◆ EXTRACTED ENTRIES ◆
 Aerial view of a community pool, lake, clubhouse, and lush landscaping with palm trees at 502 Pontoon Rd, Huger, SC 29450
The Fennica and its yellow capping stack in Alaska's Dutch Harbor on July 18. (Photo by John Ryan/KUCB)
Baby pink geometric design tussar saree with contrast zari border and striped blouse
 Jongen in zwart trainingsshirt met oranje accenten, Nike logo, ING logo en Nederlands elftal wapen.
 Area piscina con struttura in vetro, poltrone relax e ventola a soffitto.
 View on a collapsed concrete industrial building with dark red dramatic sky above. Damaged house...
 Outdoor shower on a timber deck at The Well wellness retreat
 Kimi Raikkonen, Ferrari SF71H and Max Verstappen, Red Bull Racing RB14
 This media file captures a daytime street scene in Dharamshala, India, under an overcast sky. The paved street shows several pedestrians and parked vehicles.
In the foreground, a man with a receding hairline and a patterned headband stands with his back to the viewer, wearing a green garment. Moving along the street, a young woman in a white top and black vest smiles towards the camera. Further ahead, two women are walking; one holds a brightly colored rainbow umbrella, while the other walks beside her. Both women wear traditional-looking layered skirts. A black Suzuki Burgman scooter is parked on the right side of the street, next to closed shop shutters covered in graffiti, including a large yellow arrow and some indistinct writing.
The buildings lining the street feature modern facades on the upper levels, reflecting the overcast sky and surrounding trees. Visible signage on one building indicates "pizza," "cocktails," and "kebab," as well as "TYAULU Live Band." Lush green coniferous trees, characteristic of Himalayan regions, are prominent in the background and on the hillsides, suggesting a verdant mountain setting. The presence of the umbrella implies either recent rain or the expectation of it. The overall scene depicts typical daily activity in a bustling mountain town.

◆ EXERCISE PROMPT ◆
Please count the lines in the items above that contain the word "under", and reply with the number alone.

◆ RESPONSE TO THE EXERCISE ◆
1